• _Supplied data_:

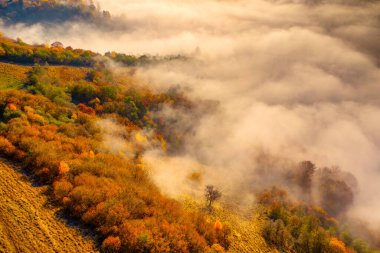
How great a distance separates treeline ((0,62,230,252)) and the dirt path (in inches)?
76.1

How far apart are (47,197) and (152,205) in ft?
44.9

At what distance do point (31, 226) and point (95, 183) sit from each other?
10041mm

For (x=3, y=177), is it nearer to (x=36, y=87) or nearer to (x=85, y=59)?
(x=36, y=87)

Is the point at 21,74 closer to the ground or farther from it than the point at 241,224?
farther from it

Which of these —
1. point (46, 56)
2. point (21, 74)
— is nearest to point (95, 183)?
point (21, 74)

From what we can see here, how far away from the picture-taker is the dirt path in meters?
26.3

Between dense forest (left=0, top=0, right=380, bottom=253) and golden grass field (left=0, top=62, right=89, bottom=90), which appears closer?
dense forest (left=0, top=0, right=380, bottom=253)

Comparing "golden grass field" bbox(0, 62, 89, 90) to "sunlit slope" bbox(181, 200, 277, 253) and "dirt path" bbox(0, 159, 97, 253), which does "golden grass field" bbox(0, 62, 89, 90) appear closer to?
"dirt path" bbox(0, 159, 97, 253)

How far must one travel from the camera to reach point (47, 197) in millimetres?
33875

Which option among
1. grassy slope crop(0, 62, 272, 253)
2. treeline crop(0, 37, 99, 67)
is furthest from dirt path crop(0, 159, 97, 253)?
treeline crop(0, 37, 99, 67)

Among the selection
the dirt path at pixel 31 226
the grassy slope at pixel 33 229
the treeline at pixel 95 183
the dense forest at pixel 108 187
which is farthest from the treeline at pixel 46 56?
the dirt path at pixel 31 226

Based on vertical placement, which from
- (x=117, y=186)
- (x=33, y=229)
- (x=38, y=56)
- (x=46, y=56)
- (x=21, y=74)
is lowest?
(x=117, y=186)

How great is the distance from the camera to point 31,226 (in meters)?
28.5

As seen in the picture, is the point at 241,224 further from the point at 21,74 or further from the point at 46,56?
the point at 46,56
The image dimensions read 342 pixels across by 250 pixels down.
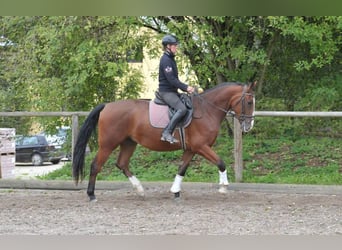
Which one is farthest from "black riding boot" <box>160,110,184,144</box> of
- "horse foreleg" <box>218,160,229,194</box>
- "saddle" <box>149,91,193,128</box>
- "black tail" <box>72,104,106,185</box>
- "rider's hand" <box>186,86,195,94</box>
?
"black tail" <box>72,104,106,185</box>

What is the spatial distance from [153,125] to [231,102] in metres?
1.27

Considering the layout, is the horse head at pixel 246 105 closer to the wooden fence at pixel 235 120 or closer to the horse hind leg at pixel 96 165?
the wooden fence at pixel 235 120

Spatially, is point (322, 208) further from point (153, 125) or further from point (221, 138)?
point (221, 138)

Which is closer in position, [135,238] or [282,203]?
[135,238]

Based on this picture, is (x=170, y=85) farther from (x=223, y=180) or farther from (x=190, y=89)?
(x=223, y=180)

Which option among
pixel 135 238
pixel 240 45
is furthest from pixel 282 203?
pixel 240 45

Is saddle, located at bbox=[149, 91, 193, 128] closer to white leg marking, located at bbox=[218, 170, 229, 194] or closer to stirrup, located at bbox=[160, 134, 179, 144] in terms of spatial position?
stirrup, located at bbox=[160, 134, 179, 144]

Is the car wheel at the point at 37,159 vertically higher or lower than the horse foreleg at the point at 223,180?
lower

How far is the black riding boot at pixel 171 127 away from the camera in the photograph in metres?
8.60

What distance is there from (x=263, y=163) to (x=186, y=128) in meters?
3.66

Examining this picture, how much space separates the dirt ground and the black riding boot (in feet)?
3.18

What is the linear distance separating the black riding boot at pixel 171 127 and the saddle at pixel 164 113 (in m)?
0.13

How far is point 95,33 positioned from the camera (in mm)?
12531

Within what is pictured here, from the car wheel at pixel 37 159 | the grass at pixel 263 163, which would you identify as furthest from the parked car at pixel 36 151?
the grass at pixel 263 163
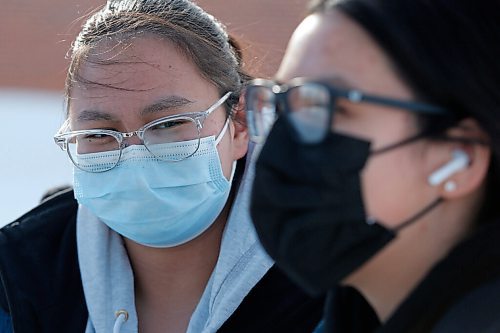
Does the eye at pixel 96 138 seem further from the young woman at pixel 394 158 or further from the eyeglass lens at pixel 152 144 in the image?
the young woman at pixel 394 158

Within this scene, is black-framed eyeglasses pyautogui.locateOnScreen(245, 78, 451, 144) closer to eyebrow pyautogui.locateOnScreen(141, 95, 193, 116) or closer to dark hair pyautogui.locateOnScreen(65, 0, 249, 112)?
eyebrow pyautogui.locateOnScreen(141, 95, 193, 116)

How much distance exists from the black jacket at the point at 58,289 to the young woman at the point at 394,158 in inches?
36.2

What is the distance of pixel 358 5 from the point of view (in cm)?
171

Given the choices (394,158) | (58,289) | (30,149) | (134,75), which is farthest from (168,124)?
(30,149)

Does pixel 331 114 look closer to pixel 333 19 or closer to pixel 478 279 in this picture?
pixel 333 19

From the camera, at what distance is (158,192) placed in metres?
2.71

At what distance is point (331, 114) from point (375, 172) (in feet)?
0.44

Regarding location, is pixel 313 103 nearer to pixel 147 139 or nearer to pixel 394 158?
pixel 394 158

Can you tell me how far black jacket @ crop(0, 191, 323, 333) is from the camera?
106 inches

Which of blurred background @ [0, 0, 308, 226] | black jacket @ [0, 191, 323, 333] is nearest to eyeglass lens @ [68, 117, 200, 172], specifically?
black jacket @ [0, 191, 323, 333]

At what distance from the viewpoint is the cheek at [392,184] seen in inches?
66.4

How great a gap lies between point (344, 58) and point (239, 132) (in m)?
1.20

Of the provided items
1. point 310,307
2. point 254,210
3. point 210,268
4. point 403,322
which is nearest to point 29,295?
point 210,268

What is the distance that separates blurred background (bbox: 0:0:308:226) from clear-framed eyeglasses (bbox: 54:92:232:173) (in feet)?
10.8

• _Exercise prompt_: Reproduce word for word the stretch of lines from the one containing "Can you tell" through the last of the lines.

• _Task answer_:
Can you tell me how far black jacket @ crop(0, 191, 323, 333) is from the camera?
106 inches

Which of blurred background @ [0, 0, 308, 226] | black jacket @ [0, 191, 323, 333] is nearest to eyeglass lens @ [68, 117, 200, 172], specifically?
black jacket @ [0, 191, 323, 333]

At what distance from the viewpoint is the cheek at [392,184] seen in inches?
66.4

How great a gap lies between point (344, 58) and point (239, 132) (in m)?
1.20

Of the provided items
1. point 310,307
2. point 254,210
3. point 210,268
4. point 403,322
which is nearest to point 29,295?
point 210,268

What is the distance that separates blurred background (bbox: 0:0:308:226) from clear-framed eyeglasses (bbox: 54:92:232:173) (in feet)?
10.8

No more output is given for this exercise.